━━ DATA
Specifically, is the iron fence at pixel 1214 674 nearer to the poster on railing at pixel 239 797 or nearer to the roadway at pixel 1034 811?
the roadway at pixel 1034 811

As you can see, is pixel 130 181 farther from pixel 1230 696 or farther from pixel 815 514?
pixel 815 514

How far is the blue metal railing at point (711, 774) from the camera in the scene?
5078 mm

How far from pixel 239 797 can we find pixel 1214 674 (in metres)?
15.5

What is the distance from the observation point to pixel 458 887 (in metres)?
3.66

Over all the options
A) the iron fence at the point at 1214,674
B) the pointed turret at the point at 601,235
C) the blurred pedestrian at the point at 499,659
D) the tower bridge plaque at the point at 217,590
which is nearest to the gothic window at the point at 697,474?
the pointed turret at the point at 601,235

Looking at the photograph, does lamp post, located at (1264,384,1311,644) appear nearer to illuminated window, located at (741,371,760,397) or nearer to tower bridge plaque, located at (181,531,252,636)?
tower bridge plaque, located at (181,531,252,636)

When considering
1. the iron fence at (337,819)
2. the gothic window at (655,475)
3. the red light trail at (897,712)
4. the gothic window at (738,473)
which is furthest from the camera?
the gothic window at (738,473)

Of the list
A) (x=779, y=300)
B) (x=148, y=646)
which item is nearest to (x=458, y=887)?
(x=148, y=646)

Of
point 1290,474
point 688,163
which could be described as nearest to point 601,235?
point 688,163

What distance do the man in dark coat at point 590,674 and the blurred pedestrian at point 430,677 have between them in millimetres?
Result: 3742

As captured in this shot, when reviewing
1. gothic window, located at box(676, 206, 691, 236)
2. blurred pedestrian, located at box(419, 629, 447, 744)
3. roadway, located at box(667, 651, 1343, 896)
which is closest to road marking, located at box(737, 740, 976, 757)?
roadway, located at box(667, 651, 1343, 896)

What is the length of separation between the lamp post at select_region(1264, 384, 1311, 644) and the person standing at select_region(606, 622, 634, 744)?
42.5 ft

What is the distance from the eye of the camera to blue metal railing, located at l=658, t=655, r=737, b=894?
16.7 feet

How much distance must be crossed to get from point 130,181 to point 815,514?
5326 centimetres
━━━━
### WHAT IS NEEDED
Write out every line of the listing above verbatim, with no changes.

### RIGHT ANSWER
Specifically, is the iron fence at pixel 1214 674 nearer to the poster on railing at pixel 239 797 or nearer to the roadway at pixel 1034 811?
the roadway at pixel 1034 811

As you can see, is pixel 130 181 farther from pixel 1230 696 or farther from pixel 815 514?
pixel 815 514

How far is the blue metal railing at point (711, 774) from the camera in the scene?
5078 mm

How far from pixel 239 797 can we find pixel 1214 674 (in metres)?
15.5

What is the distance from the observation point to pixel 458 887 (in metres)?
3.66

Over all the options
A) the iron fence at the point at 1214,674
B) the pointed turret at the point at 601,235
C) the blurred pedestrian at the point at 499,659
D) the tower bridge plaque at the point at 217,590
which is nearest to the gothic window at the point at 697,474?
the pointed turret at the point at 601,235

Looking at the photograph, does lamp post, located at (1264,384,1311,644) appear nearer to illuminated window, located at (741,371,760,397) or nearer to tower bridge plaque, located at (181,531,252,636)?
tower bridge plaque, located at (181,531,252,636)

When considering
1. the iron fence at (337,819)
2. the gothic window at (655,475)
3. the red light trail at (897,712)
4. the gothic window at (738,473)
which is furthest from the camera?
the gothic window at (738,473)

Of the list
A) (x=779, y=300)
B) (x=148, y=646)
which item is nearest to (x=458, y=887)?
(x=148, y=646)

Of
point 1290,474
point 688,163
which could be described as nearest to point 601,235?
point 688,163

What distance do the man in dark coat at point 590,674 and the blurred pedestrian at point 430,677 have between them in millimetres?
Result: 3742

As captured in this shot, when reviewing
1. gothic window, located at box(676, 206, 691, 236)
2. blurred pedestrian, located at box(419, 629, 447, 744)
3. roadway, located at box(667, 651, 1343, 896)
which is closest to road marking, located at box(737, 740, 976, 757)?
roadway, located at box(667, 651, 1343, 896)

What is the length of separation between the lamp post at select_region(1264, 384, 1311, 644) and the person standing at select_region(606, 622, 634, 744)?
42.5 ft

What is the distance from the eye of the camera to blue metal railing, located at l=658, t=655, r=737, b=894?
16.7 feet

How much distance must be crossed to get from point 130,181 to point 815,514?
5326 centimetres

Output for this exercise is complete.